PhD defence: Søren Hove Ravn


"Essays on the Interactions between Financial Markets, the Macroeconomy, and Economic Policy"


This dissertation consists of four chapters.

In chapter 1, I study empirically whether monetary policy in the US has featured an asymmetric reaction to stock prices in the years leading up to the crisis. Using a daily dataset, I show that interest rates have been cut in response to declining stock prices, whereas monetary policy has remained inactive when stock prices rose. This result is confirmed using lower-frequency data.

In chapter 2, I use a Dynamic Stochastic General Equilibrium (DSGE) model to study the impact of such a policy on macroeconomic outcomes, and investigate how an asymmetric policy interacts with already existing asymmetries in the way stock markets affect the macro economy. I show that an asymmetric policy of this type gives rise to an asymmetric business cycle, as well as an additional, expectations-driven increase in stock prices in response to a positive shock to the economy.

In the third chapter, I study the macroeconomic implications of countercyclical movements in banks’ lending standards, which have been documented in empirical studies. This is done by introducing profit-maximizing banks and a version of relationship banking into a DSGE model. I find that countercyclical credit standards tend to amplify business cycle fluctuations, although this amplification is quite modest at the macroeconomic level.
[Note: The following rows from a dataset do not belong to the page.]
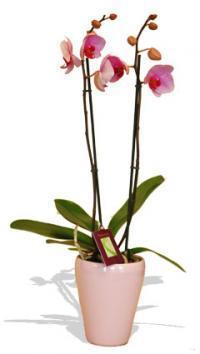 Kytice ORCHIDEJ – vyber barvu kvetiny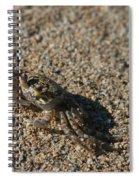 Ale Eke Ohiki Kuau Sand Crab Spiral Notebook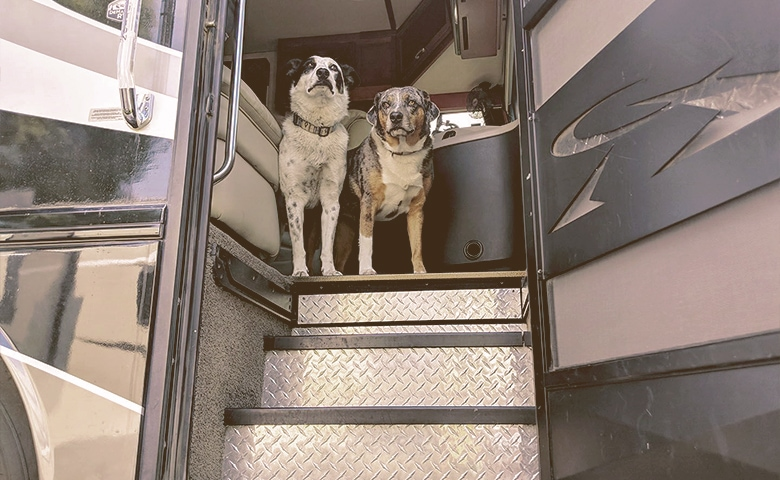 dogs at the entrance of the rv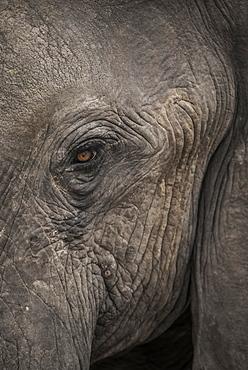 African elephant (Loxodonta africana), eye, close-up, Marabou Pan, Chobe District, Botswana, Africa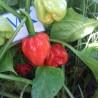 Ecuadorian Devil's Breath,20 Semillas,Seeds,Capsicum chinense, (223)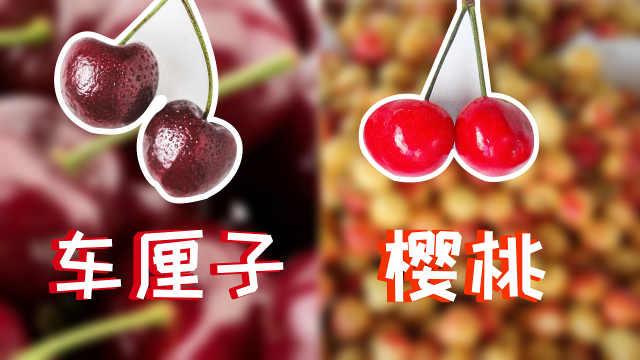 樱桃和车厘子究竟是什么关系?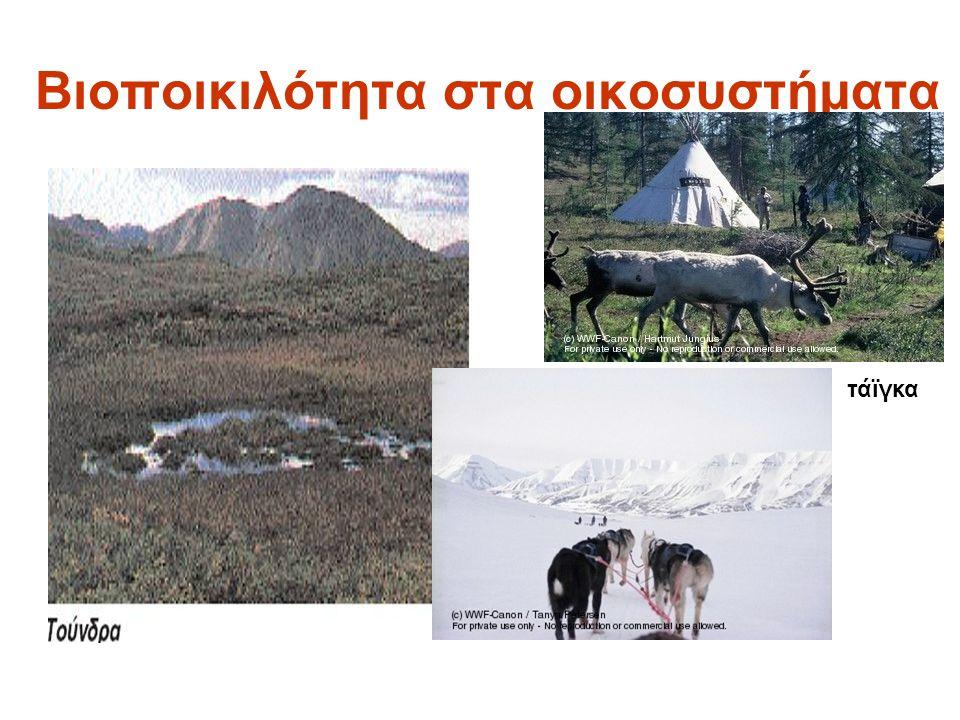 Βιοποικιλότητα στα οικοσυστήματα τάϊγκα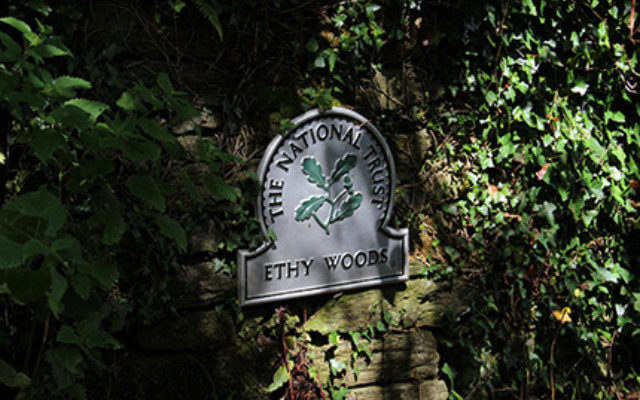Ethy Woods, Lostwithiel Dog walk in Cornwall
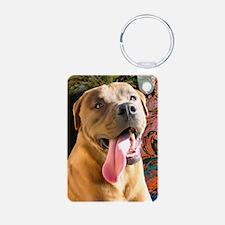 Card-Aiden Keychains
Chapter 4 contains an empirical study of the effects of fiscal policy in Denmark. The results of this chapter suggest that changes in government spending have a rather large but very short lived effect in Denmark. Moreover, the results confirm that the fiscal multiplier is far from constant over time. It was low in the 1970’s and 1980’s, but has been larger in the last two decades when Denmark has had a credibly fixed exchange rate and sound public finances.